To explore the physiological relevance of the spiral structure, we expressed full-length PfCSP (flCSP, based on the 3D7 strain) for nsEM studies with Fab311. The amino acid sequence of flCSP is identical to that of rsCSP, with the exception of the repeat region, which has 38 NANP repeats and 4 NVDP repeats, of which 3 are located at the N terminus and 1 is located in the middle of the NANP repeat region (Fig. 1E). The 3D reconstruction of flCSP-Fab311 revealed an identical helical architecture to the rsCSP-Fab311 complex (Fig. 5A and figs. S5 and S6). Since the number of NANP repeats is doubled in flCSP compared with rsCSP, we were expecting >20 bound Fabs. However, the total Fab count in the flCSP-Fab311 complex is only 14. One possible explanation is that the additional NVDP repeat in the center of the NANP repeat region breaks up the NPNA registry and rigidity of the structure, since the affinity for NVDP is approximately fivefold less than that for NANP repeats (15). Nonetheless, these results provide evidence that the spiral architecture can also be formed by PfCSP with a much larger number of repeats.

Fig. 5 Helical architecture of full-length CSP with Fab311 and rsCSP in the presence of IgG311.

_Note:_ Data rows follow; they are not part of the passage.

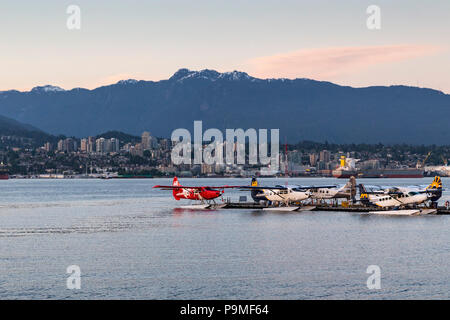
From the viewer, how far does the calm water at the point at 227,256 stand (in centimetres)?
3772

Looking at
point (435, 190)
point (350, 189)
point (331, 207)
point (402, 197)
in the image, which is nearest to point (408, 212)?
point (402, 197)

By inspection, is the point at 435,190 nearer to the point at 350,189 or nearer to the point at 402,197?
the point at 402,197

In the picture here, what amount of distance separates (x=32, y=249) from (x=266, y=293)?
23134 millimetres

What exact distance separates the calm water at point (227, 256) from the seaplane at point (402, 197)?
410 cm

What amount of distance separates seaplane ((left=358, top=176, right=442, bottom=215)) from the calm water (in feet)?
13.5

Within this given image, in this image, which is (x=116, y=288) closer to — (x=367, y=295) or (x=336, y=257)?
(x=367, y=295)

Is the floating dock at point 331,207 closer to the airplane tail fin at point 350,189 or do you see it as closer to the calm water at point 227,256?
the calm water at point 227,256

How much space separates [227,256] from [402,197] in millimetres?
39894

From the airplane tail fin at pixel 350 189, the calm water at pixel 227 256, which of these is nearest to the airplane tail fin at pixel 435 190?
the calm water at pixel 227 256

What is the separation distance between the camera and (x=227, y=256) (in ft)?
163

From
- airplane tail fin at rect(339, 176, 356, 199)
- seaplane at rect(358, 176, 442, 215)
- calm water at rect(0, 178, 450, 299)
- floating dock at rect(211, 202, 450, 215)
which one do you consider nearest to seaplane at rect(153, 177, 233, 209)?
floating dock at rect(211, 202, 450, 215)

Select reference-free 2D class averages and corresponding number of 30-Å low-pass–filtered Fab311s (orange) were docked into the nsEM 3D reconstructions of (A) flCSP in complex with Fab311 or (B) rsCSP in complex with IgG311. In both instances, CSP remains helical, with one complete turn equaling five epitopes. Ten Fabs (five IgG311s) can bind to rsCSP, with the Fabs assigned to one IgG molecule eclipsing each other (when viewed down the helical axis) compared with the partially eclipsed orientation of the Fabs in the flCSP-Fab311 complex. (C) A model of the rsCSP-IgG311 complex shows that the Fabs of IgG311 bind rsCSP parallel to each other, above and below each other on the spiral, but the Fabs from one IgG are separated on a linear scale along the spiral by four intervening Fabs. The Fc region was added to these two Fabs, and the structure energy was minimized with Rosetta.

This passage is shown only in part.